Natural killer/T-cell lymphoma (NKTCL) is a highly aggressive non-Hodgkin lymphoma. Relapsed/refractory (R/R) NKTCL patients have dismal prognosis and lack effective treatments, novel therapeutics are urgently needed. Here we found interleukin-2-inducible T-cell kinase (ITK) expression was elevated in NKTCL cells and patient tumors.

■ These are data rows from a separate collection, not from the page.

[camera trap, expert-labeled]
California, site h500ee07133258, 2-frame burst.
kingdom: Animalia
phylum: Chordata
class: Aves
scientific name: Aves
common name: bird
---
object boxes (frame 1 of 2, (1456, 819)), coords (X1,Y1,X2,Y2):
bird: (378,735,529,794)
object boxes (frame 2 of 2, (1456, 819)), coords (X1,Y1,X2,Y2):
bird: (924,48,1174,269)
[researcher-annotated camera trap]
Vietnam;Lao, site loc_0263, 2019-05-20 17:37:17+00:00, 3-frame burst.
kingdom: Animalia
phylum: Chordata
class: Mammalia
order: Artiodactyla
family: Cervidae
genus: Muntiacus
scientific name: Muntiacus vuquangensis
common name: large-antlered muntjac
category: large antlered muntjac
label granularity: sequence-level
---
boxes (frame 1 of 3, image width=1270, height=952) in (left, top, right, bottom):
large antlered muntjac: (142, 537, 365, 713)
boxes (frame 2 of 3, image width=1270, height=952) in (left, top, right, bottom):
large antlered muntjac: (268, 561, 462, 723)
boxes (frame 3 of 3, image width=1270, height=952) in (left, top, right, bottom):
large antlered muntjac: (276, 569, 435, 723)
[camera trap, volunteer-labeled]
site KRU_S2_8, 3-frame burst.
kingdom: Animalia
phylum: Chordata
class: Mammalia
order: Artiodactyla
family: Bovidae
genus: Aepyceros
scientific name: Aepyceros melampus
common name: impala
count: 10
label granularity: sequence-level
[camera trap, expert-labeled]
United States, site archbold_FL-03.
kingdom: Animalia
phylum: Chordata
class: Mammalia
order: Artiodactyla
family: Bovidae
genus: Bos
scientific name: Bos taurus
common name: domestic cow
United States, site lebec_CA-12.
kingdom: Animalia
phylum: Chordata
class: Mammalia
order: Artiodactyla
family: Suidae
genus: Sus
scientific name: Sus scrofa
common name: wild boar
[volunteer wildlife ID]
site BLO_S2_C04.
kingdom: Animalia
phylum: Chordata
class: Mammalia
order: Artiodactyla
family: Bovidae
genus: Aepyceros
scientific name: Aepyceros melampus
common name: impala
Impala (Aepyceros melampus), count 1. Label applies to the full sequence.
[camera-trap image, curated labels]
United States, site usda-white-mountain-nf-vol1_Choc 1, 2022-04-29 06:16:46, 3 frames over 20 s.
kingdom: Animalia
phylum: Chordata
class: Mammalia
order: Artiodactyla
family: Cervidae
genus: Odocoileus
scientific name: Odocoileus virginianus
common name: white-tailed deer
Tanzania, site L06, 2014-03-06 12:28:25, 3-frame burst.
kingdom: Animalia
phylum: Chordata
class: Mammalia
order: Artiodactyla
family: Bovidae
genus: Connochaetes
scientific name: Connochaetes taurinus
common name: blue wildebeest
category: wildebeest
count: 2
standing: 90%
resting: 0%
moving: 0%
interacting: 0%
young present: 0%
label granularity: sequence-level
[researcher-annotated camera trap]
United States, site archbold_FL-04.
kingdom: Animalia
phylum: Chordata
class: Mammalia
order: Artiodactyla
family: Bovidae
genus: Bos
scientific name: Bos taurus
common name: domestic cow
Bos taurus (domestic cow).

And higher ITK expression was associated with worse clinical outcomes. In vitro ITK knockdown inhibited NKTCL cell growth, induced apoptosis, cell cycle arrest and impaired its colony-forming ability while ITK overexpression accelerated cell proliferation. In vivo ITK knockdown greatly impeded lymphoma growth in mouse model, indicating it as a potential therapeutic target. Mechanistically, ITK knockdown inhibited NKTCL cell growth by attenuating oncogenic NF-κB signaling, which is revealed by transcriptomic profiling and further validated by in vitro assays and in vivo NKTCL models. Additionally, we showed that ITK inhibitors could inhibit NKTCL cell proliferation, promote apoptosis and suppressed tumor progression in NKTCL cell line-derived xenograft (CDX). Furthermore, we established a patient-derived xenograft (PDX) model from a NKTCL patient refractory to prior anti-PD-1 and asparaginase containing therapy. The primary cells from this patient highly expressed ITK and were responsive to ITK inhibitor. And ITK inhibitor effectively repressed tumor progression in PDX model. Finally, we found ITK inhibition improved the response of NKTCL cell lines to chemotherapy and overcome chemotherapy resistance in primary cells. Collectively, our results demonstrated that ITK served as an oncogene in NKTCL and represented a novel therapeutic vulnerability to be targeted or in combination with chemotherapy drugs for this disease.